AIM OF THE EXERCISE
All of the entries below need to be repeated exactly.

EXTRACTED ENTRIES
****************************************
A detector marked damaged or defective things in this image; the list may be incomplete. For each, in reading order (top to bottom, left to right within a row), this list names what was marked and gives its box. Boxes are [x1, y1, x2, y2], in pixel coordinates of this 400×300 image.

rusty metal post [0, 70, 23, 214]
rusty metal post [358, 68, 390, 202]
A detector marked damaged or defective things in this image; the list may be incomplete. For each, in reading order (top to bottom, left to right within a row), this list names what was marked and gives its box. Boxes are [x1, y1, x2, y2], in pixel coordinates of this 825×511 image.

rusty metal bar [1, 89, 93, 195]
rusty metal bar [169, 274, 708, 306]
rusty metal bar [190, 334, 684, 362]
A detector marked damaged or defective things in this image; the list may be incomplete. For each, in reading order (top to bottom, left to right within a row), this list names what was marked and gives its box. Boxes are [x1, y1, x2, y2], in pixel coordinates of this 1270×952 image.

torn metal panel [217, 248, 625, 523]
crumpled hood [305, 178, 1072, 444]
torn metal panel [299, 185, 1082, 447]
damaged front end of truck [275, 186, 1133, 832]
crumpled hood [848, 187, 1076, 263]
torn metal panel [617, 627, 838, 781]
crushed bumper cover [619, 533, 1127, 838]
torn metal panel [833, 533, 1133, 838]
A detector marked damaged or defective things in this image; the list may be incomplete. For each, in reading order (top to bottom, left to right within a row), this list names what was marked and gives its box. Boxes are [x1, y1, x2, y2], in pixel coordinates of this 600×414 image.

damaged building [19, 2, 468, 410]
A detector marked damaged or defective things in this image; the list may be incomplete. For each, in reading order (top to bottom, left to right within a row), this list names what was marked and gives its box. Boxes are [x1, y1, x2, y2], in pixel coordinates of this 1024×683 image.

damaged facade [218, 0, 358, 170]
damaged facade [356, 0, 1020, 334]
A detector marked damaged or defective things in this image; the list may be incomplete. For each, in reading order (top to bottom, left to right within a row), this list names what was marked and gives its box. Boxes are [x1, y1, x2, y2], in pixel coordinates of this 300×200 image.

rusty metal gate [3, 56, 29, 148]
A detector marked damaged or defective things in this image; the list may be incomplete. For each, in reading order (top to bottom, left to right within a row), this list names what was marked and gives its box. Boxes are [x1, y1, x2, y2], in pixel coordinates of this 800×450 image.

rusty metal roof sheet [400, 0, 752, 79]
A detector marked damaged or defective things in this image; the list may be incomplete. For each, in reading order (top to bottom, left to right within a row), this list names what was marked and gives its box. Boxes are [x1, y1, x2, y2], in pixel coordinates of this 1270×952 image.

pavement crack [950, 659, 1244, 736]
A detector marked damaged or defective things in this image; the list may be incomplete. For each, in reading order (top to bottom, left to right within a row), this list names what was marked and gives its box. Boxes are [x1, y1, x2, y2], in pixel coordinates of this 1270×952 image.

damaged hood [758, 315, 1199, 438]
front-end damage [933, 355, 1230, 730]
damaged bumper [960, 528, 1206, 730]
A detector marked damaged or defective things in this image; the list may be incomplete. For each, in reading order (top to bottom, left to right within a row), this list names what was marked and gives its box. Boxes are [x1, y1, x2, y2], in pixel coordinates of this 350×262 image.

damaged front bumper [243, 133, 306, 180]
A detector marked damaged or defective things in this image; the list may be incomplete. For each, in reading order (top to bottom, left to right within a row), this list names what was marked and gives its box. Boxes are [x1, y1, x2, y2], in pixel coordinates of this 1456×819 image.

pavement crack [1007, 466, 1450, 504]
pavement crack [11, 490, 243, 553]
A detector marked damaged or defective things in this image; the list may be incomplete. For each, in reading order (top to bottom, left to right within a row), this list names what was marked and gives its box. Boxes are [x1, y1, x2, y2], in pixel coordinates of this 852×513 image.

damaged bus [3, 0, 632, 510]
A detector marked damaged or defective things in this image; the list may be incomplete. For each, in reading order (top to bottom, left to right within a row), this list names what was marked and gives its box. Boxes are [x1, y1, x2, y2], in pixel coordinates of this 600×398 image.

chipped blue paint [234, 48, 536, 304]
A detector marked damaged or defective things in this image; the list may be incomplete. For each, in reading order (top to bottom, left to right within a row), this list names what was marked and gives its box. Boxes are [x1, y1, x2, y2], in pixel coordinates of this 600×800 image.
****************************************
RESULT OF THE TASK
A detector marked damaged or defective things in this image; the list may be incomplete. For each, in reading order (top to bottom, left to right within a row), this list names what was marked and gives its box. Boxes are [x1, y1, x2, y2], in pixel coordinates of this 400×300 image.

rusty metal post [0, 70, 23, 214]
rusty metal post [358, 68, 390, 202]
A detector marked damaged or defective things in this image; the list may be incomplete. For each, in reading order (top to bottom, left to right within a row), this list names what was marked and gives its box. Boxes are [x1, y1, x2, y2], in pixel coordinates of this 825×511 image.

rusty metal bar [1, 89, 93, 195]
rusty metal bar [169, 274, 708, 306]
rusty metal bar [190, 334, 684, 362]
A detector marked damaged or defective things in this image; the list may be incomplete. For each, in reading order (top to bottom, left to right within a row), this list names what was marked and gives its box. Boxes are [x1, y1, x2, y2], in pixel coordinates of this 1270×952 image.

torn metal panel [217, 248, 625, 523]
crumpled hood [305, 178, 1072, 444]
torn metal panel [299, 185, 1082, 447]
damaged front end of truck [275, 186, 1133, 832]
crumpled hood [848, 187, 1076, 263]
torn metal panel [617, 627, 838, 781]
crushed bumper cover [619, 533, 1127, 838]
torn metal panel [833, 533, 1133, 838]
A detector marked damaged or defective things in this image; the list may be incomplete. For each, in reading order (top to bottom, left to right within a row), this list names what was marked and gives its box. Boxes are [x1, y1, x2, y2], in pixel coordinates of this 600×414 image.

damaged building [19, 2, 468, 410]
A detector marked damaged or defective things in this image; the list may be incomplete. For each, in reading order (top to bottom, left to right within a row), this list names what was marked and gives its box. Boxes are [x1, y1, x2, y2], in pixel coordinates of this 1024×683 image.

damaged facade [218, 0, 358, 170]
damaged facade [356, 0, 1020, 334]
A detector marked damaged or defective things in this image; the list may be incomplete. For each, in reading order (top to bottom, left to right within a row), this list names what was marked and gives its box. Boxes are [x1, y1, x2, y2], in pixel coordinates of this 300×200 image.

rusty metal gate [3, 56, 29, 148]
A detector marked damaged or defective things in this image; the list may be incomplete. For each, in reading order (top to bottom, left to right within a row), this list names what was marked and gives its box. Boxes are [x1, y1, x2, y2], in pixel coordinates of this 800×450 image.

rusty metal roof sheet [400, 0, 752, 79]
A detector marked damaged or defective things in this image; the list may be incomplete. For each, in reading order (top to bottom, left to right within a row), this list names what was marked and gives its box. Boxes are [x1, y1, x2, y2], in pixel coordinates of this 1270×952 image.

pavement crack [950, 659, 1244, 736]
A detector marked damaged or defective things in this image; the list may be incomplete. For each, in reading order (top to bottom, left to right within a row), this list names what was marked and gives its box. Boxes are [x1, y1, x2, y2], in pixel coordinates of this 1270×952 image.

damaged hood [758, 315, 1199, 438]
front-end damage [933, 355, 1230, 730]
damaged bumper [960, 528, 1206, 730]
A detector marked damaged or defective things in this image; the list may be incomplete. For each, in reading order (top to bottom, left to right within a row), this list names what was marked and gives its box. Boxes are [x1, y1, x2, y2], in pixel coordinates of this 350×262 image.

damaged front bumper [243, 133, 306, 180]
A detector marked damaged or defective things in this image; the list may be incomplete. For each, in reading order (top to bottom, left to right within a row), this list names what was marked and gives its box. Boxes are [x1, y1, x2, y2], in pixel coordinates of this 1456×819 image.

pavement crack [1007, 466, 1450, 504]
pavement crack [11, 490, 243, 553]
A detector marked damaged or defective things in this image; the list may be incomplete. For each, in reading order (top to bottom, left to right within a row), this list names what was marked and gives its box. Boxes are [x1, y1, x2, y2], in pixel coordinates of this 852×513 image.

damaged bus [3, 0, 632, 510]
A detector marked damaged or defective things in this image; the list may be incomplete. For each, in reading order (top to bottom, left to right within a row), this list names what was marked and gives its box. Boxes are [x1, y1, x2, y2], in pixel coordinates of this 600×398 image.

chipped blue paint [234, 48, 536, 304]
A detector marked damaged or defective things in this image; the list may be incomplete. For each, in reading order (top to bottom, left to right within a row), this list names what was marked and gives its box. Boxes are [x1, y1, x2, y2], in pixel coordinates of this 600×800 image.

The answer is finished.